Fig. 3. Stat1- and Cdkn2a-dependent induction of CIS in RT2-cancer cells, but Stat1- and Cdkn2a-independent induction of apoptosis.

a–c Assays were performed with RT2-cancer cells (a, b), RT2.Stat1^−/−-cancer cells (a), Cdkn2a-deficient RT2-cancer cells (b), or RT2.CRISPR-Ctr- control, or RT2.CRISPR-Cdkn2a-cancer cells (c). For the senescence growth assay, cells were cultured either with medium (Ctr) or with medium containing 100 ng ml⁻¹ IFN-γ and 10 ng ml⁻¹ TNF for 96 h, washed and then cultured with medium for another 3–4 days. One representative out of 3 independent experiments was given. SA-β-gal activity was determined after 96 h of culture with medium (Ctr) or with medium containing 100 ng ml⁻¹ IFN-γ and 10 ng ml⁻¹ TNF, data show the mean with SD, RT2 Ctr n = 7, CIS n = 7, RT2.Stat1^−/− Ctr n = 6, CIS n = 8 (a), RT2 Ctr n = 6, CIS n = 9, RT2.Cdkn2a^−/− Ctr n = 4, CIS n = 5 (b), RT2.CRISPR-Ctr Ctr n = 4, CIS n = 5, RT2.CRISPR-Cdkn2a Ctr n = 4, CIS n = 5 (c).

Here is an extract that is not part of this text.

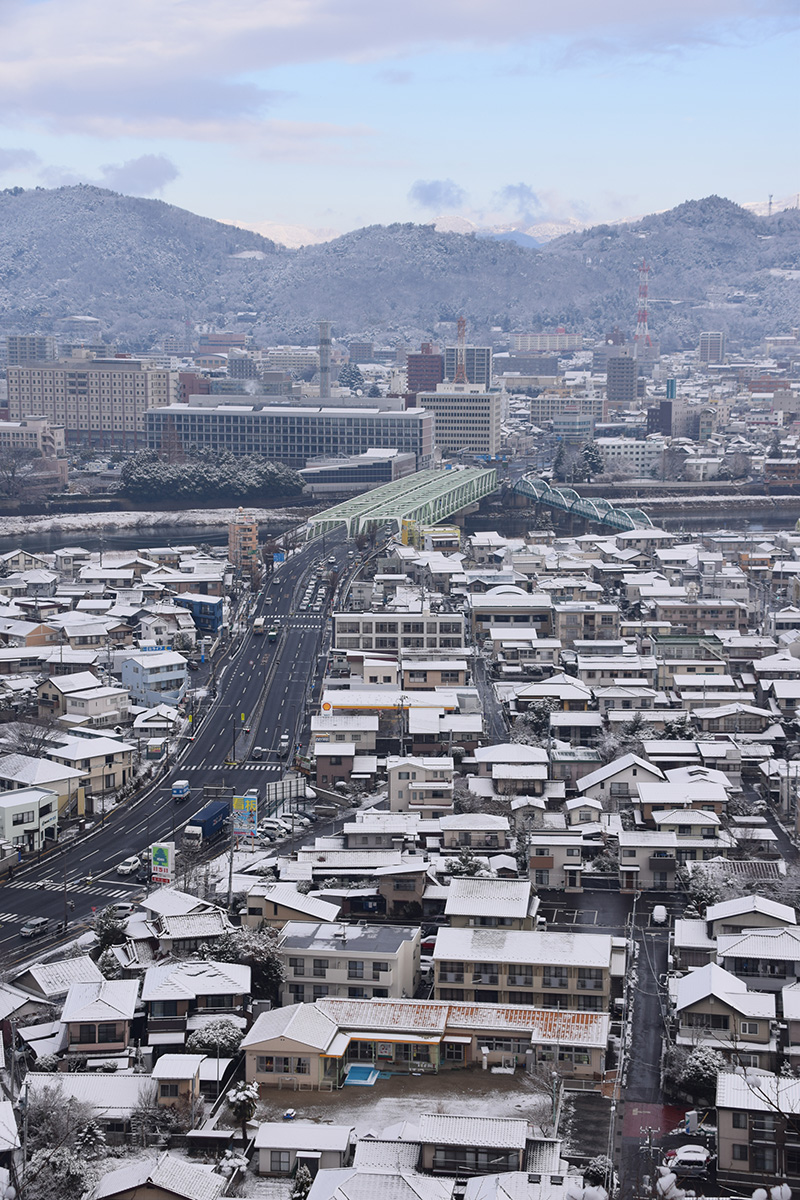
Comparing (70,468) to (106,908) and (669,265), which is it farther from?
(669,265)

For apoptosis induction, cells were exposed to either medium (Ctr) or etoposide (Eto, 100 µM) or staurosporine (Sta, 0.5 µM) for 24 h and then stained for annexin V. Positive cells were detected by flow cytometry data show the mean with SD (a (including gating strategy), b, c), RT2 n = 4, RT2.Stat1^−/− n = 4 (a), RT2 Ctr n = 4, Eto, Stau n = 3, RT2.Cdkn2a^−/− n = 3 (b), RT2.CRISPR-Ctr and RT2.CRISPR-Cdkn2a n = 3 (c). Significance tested by using unequal variances t-test.